If we retain collaborative partners
and our partners do not satisfy their obligations, we will be unable to develop our partnered product candidates.
In the event we enter
into any collaborative agreements, we may not have day-to-day control over the activities of our collaborative partners with respect
to any of these product candidates. Any collaborative partner may not fulfill its obligations under these agreements. If a collaborative
partner fails to fulfill its obligations under an agreement with us, we may be unable to assume the development of the products
covered by that agreement or enter into alternative arrangements with a third party. In addition, we may encounter delays in the
commercialization of the product candidate that is the subject of the agreement. Accordingly, our ability to receive any revenue
from the product candidates covered by these agreements will be dependent on the efforts of our collaborative partner.
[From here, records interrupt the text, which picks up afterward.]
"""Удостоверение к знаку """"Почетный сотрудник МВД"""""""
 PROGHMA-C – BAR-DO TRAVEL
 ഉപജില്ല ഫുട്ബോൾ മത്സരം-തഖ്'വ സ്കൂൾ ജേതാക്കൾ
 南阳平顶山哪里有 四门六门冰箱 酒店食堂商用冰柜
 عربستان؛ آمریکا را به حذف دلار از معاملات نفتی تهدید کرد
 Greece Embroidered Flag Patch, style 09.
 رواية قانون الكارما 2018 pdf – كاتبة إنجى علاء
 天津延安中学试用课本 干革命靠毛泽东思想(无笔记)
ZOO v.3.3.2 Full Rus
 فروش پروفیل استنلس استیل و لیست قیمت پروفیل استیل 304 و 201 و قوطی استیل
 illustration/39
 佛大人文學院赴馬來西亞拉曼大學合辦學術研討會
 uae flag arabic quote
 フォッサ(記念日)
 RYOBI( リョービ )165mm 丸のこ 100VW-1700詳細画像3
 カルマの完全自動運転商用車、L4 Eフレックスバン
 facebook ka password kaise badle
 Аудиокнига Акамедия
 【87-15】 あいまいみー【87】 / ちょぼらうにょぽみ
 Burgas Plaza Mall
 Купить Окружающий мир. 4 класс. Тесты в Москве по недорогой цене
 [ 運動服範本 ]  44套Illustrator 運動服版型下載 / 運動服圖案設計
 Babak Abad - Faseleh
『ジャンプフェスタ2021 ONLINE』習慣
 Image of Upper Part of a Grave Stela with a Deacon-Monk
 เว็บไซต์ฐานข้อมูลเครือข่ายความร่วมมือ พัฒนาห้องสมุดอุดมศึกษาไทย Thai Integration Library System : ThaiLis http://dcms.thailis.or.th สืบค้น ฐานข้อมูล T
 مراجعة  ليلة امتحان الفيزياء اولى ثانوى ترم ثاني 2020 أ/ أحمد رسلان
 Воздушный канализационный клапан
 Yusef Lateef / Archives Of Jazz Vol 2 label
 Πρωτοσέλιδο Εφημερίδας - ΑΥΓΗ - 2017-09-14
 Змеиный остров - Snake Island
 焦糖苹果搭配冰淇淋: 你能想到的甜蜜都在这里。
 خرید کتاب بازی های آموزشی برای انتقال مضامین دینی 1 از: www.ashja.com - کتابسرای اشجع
We could
also become involved in disputes with a collaborative partner, which could lead to delays in or termination of our development
and commercialization programs and time-consuming and expensive litigation or arbitration. In addition, any such dispute could
diminish our collaborators’ commitment to us and reduce the resources they devote to developing and commercializing our products.
Conflicts or disputes with our collaborators, and competition from them, could harm our relationships with our other collaborators,
restrict our ability to enter future collaboration agreements and delay the research, development or commercialization of our product
candidates. If any collaborative partner terminates or breaches its agreement, or otherwise fails to complete its obligations in
a timely manner, our chances of successfully developing or commercializing these product candidates would be materially and adversely
affected. We may not be able to enter into collaborative agreements with partners on terms favorable to us, or at all. Our inability
to enter into collaborative arrangements with collaborative partners, or our failure to maintain such arrangements, would limit
the number of product candidates that we could develop and ultimately, decrease our sources of any future revenues.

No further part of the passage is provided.